S&P said it “expects Chubb to maintain consolidated financial leverage of 15%-20% and about $1 billion in cash and marketable securities for financial flexibility on the parent balance sheet through 2004. The capital position of the Federal Insurance intercompany pool is expected to further improve in 2004 through earnings retention. Standard & Poor’s expects Chubb to generate an underwriting profit in 2004 due to a hardened rate environment, improved loss trend, and reduced operating expenses. Standard & Poor’s views Chubb’s reserve strengthening needs and one-time charges in the past three years as above average for the current rating and unlikely to continue at a material level without having a negative effect on the current outlook and/or rating.”

S&P gave the following “Major Rating Factors:

— Very strong business position. Chubb continues to distinguish itself from the competition through innovative bundled and unbundled niche product development, exceptional global service capability, and the respected Chubb brand name reinforced by strong underwriting discipline.

— Strong capitalization. Despite increased reserve strengthening exceeding $400 million for asbestos liability and specialty commercial business in 2003, Chubb’s Federal Insurance Intercompany Pool improved its consolidated Standard & Poor’s capital adequacy ratio to about 150 percent (preliminary) at year-end 2003 compared with 136 percent in 2002. The increase is attributable to growth in unrealized capital gains as well as a capital contribution to Federal Insurance Co. from Chubb in June 2003. Chubb raised $1.3 billion in common equity and capital securities in June 2003, of which $800 million in proceeds was contributed to Federal Insurance Co.

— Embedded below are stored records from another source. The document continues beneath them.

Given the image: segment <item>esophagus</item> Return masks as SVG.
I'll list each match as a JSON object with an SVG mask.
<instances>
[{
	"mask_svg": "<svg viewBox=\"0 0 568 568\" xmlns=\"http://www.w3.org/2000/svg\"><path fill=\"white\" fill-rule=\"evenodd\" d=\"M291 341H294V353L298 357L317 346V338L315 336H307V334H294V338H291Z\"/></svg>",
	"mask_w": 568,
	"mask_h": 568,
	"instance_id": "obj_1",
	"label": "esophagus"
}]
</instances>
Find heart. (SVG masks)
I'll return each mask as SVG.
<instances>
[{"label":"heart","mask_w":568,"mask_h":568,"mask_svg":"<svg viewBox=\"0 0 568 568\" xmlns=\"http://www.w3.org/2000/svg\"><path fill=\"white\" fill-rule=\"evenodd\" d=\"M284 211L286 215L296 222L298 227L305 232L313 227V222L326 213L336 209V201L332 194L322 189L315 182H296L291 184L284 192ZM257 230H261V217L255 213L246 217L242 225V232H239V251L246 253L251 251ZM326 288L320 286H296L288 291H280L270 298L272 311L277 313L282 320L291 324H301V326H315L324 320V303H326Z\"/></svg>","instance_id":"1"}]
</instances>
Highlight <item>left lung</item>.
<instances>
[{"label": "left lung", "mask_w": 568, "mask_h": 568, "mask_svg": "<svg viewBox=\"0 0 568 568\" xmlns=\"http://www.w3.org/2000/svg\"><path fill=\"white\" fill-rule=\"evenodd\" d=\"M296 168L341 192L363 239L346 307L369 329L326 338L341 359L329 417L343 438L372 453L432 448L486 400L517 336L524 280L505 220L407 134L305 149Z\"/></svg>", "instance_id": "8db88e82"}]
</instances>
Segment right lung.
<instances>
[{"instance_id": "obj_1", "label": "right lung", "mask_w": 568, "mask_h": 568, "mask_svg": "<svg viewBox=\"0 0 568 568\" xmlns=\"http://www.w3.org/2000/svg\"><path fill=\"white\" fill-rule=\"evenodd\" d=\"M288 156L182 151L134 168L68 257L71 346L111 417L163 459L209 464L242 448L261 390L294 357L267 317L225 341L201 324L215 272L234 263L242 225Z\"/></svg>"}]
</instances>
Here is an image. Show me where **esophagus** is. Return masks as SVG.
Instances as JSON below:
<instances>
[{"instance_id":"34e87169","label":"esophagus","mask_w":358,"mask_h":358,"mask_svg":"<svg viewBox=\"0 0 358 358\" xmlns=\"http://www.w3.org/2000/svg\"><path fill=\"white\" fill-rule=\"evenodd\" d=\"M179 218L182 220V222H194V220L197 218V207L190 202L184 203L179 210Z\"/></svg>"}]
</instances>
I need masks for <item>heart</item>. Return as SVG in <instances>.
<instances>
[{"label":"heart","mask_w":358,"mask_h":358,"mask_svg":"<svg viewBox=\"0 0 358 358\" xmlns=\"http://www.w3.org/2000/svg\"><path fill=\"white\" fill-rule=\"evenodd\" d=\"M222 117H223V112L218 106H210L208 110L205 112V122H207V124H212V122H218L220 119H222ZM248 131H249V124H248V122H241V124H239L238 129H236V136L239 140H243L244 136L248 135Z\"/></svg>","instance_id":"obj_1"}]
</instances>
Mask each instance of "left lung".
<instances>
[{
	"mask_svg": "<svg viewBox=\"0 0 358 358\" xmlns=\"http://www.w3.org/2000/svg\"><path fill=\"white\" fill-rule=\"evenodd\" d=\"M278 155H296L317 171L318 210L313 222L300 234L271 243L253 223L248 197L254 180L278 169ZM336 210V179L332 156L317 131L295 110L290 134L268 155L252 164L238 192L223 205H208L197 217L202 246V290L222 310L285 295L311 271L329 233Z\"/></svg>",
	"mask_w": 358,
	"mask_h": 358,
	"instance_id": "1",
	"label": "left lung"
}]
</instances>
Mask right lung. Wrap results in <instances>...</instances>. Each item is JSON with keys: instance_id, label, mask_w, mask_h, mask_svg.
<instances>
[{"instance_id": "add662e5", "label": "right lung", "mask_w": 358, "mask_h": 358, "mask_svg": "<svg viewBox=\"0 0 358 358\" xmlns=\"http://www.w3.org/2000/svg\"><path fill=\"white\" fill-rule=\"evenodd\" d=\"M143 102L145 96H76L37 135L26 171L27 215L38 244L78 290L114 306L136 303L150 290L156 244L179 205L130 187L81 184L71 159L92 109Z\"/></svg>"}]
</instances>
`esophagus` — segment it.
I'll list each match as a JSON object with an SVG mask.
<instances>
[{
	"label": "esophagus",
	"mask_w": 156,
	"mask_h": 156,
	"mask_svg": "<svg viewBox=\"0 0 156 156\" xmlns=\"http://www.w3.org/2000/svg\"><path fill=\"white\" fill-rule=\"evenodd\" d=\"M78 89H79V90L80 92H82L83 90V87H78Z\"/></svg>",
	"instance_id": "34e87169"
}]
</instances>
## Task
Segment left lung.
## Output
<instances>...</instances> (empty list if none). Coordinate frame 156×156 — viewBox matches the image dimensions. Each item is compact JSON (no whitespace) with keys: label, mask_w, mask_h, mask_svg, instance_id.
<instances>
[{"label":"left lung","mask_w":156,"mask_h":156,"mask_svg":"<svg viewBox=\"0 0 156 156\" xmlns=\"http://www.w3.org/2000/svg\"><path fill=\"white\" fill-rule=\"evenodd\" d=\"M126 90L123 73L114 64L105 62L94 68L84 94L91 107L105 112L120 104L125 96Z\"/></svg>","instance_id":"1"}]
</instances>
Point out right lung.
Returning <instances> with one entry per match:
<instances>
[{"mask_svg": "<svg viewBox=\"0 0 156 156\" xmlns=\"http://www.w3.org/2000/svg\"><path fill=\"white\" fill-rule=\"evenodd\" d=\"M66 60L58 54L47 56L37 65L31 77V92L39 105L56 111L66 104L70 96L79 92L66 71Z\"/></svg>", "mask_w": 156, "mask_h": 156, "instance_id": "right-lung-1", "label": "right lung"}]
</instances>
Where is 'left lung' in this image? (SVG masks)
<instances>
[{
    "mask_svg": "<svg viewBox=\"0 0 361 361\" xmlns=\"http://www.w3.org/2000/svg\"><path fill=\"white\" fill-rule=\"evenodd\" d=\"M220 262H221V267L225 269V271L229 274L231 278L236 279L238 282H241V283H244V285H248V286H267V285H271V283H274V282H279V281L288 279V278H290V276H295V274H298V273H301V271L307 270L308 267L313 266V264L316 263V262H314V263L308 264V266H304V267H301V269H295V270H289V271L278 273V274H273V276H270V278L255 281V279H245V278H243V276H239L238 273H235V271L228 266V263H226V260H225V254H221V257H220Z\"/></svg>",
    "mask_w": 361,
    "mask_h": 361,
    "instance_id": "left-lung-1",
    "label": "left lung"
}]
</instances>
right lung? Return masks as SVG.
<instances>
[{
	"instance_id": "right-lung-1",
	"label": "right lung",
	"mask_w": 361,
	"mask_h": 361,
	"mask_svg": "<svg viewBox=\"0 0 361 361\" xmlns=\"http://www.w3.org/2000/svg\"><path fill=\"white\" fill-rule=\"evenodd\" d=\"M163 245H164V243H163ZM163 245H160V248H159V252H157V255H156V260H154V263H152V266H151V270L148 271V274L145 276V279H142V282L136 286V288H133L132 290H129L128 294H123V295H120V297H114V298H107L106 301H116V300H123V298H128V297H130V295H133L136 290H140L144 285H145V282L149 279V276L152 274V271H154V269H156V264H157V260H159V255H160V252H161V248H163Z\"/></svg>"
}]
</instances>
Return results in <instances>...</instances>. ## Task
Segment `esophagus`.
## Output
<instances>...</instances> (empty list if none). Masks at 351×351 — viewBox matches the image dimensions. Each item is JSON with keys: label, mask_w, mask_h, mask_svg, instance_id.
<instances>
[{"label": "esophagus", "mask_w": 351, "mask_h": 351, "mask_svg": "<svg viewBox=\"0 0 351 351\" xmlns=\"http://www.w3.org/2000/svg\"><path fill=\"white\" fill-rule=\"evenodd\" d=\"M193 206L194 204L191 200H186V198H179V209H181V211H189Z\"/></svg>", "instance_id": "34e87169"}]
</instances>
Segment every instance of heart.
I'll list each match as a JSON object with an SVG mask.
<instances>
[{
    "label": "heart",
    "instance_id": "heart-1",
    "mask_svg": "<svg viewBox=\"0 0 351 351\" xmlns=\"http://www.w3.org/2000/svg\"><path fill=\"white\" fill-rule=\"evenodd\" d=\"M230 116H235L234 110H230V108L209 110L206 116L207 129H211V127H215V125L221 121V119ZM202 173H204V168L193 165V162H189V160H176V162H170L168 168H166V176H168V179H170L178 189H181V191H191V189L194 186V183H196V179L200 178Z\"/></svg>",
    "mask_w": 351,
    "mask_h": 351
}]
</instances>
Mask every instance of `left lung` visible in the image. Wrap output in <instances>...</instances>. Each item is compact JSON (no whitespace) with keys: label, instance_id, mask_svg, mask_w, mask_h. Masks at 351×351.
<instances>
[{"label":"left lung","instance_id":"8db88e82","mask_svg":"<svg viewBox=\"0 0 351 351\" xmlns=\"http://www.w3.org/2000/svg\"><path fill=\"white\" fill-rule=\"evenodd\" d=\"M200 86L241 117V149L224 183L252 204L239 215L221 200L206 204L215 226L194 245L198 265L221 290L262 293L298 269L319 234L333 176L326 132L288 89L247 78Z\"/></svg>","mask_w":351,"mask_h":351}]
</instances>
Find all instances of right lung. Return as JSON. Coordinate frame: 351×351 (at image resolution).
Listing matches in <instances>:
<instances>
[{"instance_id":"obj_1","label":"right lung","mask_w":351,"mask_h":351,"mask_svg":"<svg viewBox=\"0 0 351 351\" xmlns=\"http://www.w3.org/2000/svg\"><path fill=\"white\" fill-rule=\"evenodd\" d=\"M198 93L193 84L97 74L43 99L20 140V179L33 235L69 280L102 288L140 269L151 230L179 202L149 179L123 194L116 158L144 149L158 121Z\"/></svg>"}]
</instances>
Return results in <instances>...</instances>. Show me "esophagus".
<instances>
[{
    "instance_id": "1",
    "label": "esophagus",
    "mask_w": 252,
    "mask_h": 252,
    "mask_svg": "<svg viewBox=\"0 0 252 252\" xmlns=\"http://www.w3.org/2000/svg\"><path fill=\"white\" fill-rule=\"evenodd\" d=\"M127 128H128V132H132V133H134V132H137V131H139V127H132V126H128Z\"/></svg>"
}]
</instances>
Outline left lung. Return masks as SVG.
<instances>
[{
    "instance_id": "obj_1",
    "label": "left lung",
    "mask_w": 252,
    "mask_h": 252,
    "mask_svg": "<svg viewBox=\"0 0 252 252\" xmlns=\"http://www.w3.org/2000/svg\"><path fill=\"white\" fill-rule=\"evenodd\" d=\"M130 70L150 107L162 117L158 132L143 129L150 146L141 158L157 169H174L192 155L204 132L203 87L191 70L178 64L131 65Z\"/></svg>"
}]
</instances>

— Strong financial flexibility. Chubb’s consolidated financial leverage was a somewhat conservative 17 percent on a debt-plus-preferred-to-capital basis at year-end 2003. Chubb Corp., the parent, maintains good access to reinsurance and proven access to the capital markets. Chubb’s financial flexibility is greatly enhanced by $1 billion in short-term marketable investments on the parent balance sheet. Standard & Poor’s views the maintenance of these investment holdings as important to counter current business risks inherent inside and outside of the Federal Insurance intercompany pool including nonconstruction surety exposure, catastrophe risk, and the credit derivative business in run-off at affiliate Chubb Financial Solutions.

— Strong profitability. Chubb maintains a diversified portfolio of personal, general commercial, and specialty property/casualty lines of business. Excluding the group’s $250 million asbestos reserve strengthening in 2003, the company’s combined ratio was a healthy 95.5 percent including catastrophe losses. Very strong profitability in the group’s standard commercial lines (excluding asbestos) and personal valuable articles segment was partially offset by adverse loss trend in the group’s specialty commercial segment, and a heavy catastrophe year resulting in lackluster results in the homeowners’ business.”